Pascal Boniface
Le président de l’Union européenne des associations de football (UEFA), Michel Platini, vient d’affirmer que les mesures israéliennes vis-à-vis du sport palestinien constituaient une violation des réglementations et lois internationales en vigueur, susceptible de le pousser à reconsidérer la qualité de membre de l’UEFA pour Israël.
Michel Platini vient de rencontrer Jibril Rajoub, président de la Fédération palestinienne de football. Celui-ci a mis en avant les pratiques israéliennes qui ont pour effet d’isoler le sport palestinien évoquant les restrictions imposées pour les allers et venues des sportifs palestiniens et les difficultés à pouvoir importer des équipements sportifs. Israël a interdit par ailleurs l’entrée de matériels destinés à favoriser le développement du sport en Palestine, octroyés en juillet 2009 par Platini, et qui sont toujours bloqués au niveau des ports israéliens. Jibril Rajoub a fourni un rapport détaillé au président de l’UEFA sur les difficultés des sportifs palestiniens, et notamment des footballeurs, à pouvoir se réunir, s’entraîner et se déplacer.
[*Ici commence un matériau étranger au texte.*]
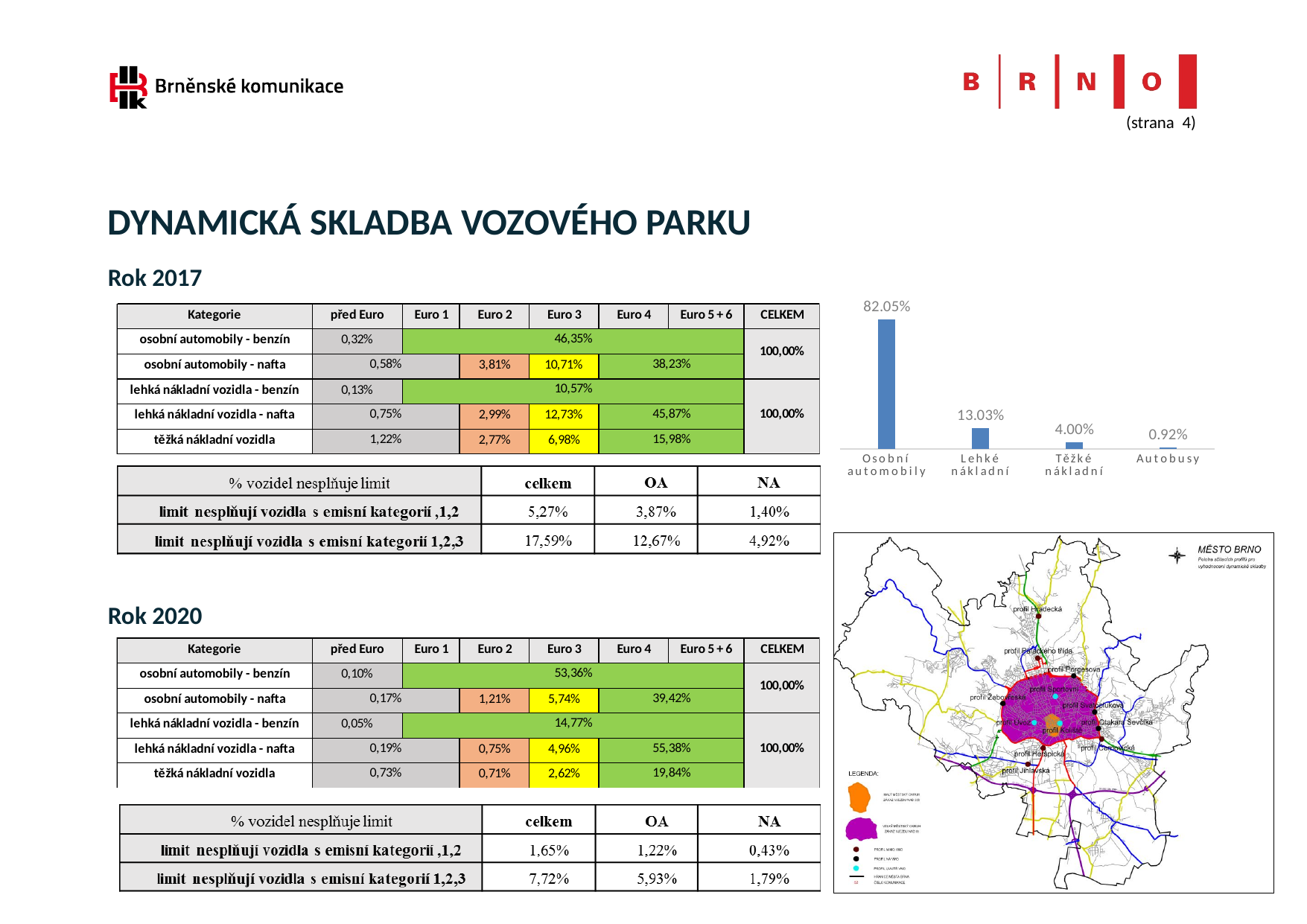
In the bar chart, which is larger: the value for Lehké nákladní or the value for Těžké nákladní? Lehké nákladní In the bar chart, what is the value for Osobní automobily? 82.05% In the bar chart, what is the difference between the values for Těžké nákladní and Autobusy? 3.08% Do the values in the bar chart rise or fall from left to right along the x axis? fall In the bar chart, what is the value for Lehké nákladní? 13.03% In the bar chart, which category has the highest value? Osobní automobily In the bar chart, what is the value for Těžké nákladní? 4.00% In the bar chart, what is the difference between the values for Osobní automobily and Lehké nákladní? 69.02% How many categories are shown in the bar chart? 4 In the bar chart, which category has the lowest value? Autobusy In the bar chart, what is the value for Autobusy? 0.92% What type of chart is shown on the right side of the slide? bar chart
Michel Platini a alors déclaré qu’Israël avait été accepté en Europe et qu’ils doivent respecter les messages des lois et réglementations sportives internationales, faute de quoi leur présence en Europe n’aura pas lieu d’être : « Je vais peser de tout mon poids pour mettre un terme à la souffrance du joueur palestinien notamment au football et je présenterai cet état de fait au bureau exécutif lors de la prochaine réunion prévue en automne 2010 d’autant plus qu’Israël est membre du bureau exécutif. » C’est un message particulièrement ferme et tout à fait inhabituel qu’Israël reçoit de la part d’un organisme international.
Israël avait quitté la confédération asiatique du fait du boycott des pays arabes et avait été accepté dans les instances européennes de football. C’est pour cela que les équipes de clubs israéliens disputent la Champion’s League et la Ligue Europa, tandis que l’équipe nationale dispute sa qualification pour la Coupe du monde au sein de la zone Europe et participe aux qualifications pour le championnat d’Europe des Nations. En 2002, l’UEFA avait empêché provisoirement des matchs internationaux de se dérouler en Israël mais pour des considérations liées à la sécurité et du fait de la menace d’attentats. Ce n’était en rien une condamnation politique d’Israël.
Si Platini maintient sa menace, le coût serait particulièrement lourd pour Israël. La menace de suspension de la participation des équipes nationales ou de clubs israéliens à des compétitions européennes serait un coup très dur porté à Israël. On se rappelle ainsi qu’en 1992, l’équipe de Yougoslavie avait été écartée du fait du début des guerres balkaniques. Contrairement à l’ONU avec l’Assemblée générale qui multiplie les résolutions sans aucune valeur juridique contraignante et où le Conseil de sécurité est bloqué par le veto des Etats-Unis, l’UEFA peut prendre de vraies décisions. La visibilité du sport, son impact quotidien profondément ancré dans les sociétés, donneraient au débat sur la participation d’Israël à l’UEFA, une importance politique et symbolique énorme.
On peut penser qu’Israël ne se méprendra pas sur le message envoyé par Platini en sachant que, pour de simples raisons d’attachement au sport, il ne cédera pas et que les moyens traditionnels de pression qui fonctionnent très bien pour les Etats européens n’auront pas d’effets sur l’instance suprême européenne sportive. Il est donc très probable qu’Israël revoit assez rapidement sa politique de restriction des déplacements des sportifs palestiniens et de la fourniture d’équipements sportifs à la Palestine. Les dirigeants israéliens sont suffisamment perspicaces pour savoir quelles pressions sont réelles ou purement verbales. Et Platini et l’UEFA auront probablement plus d’impact et d’influence sur leur décision que les différentes protestations verbales sans consistance des dirigeants politiques occidentaux.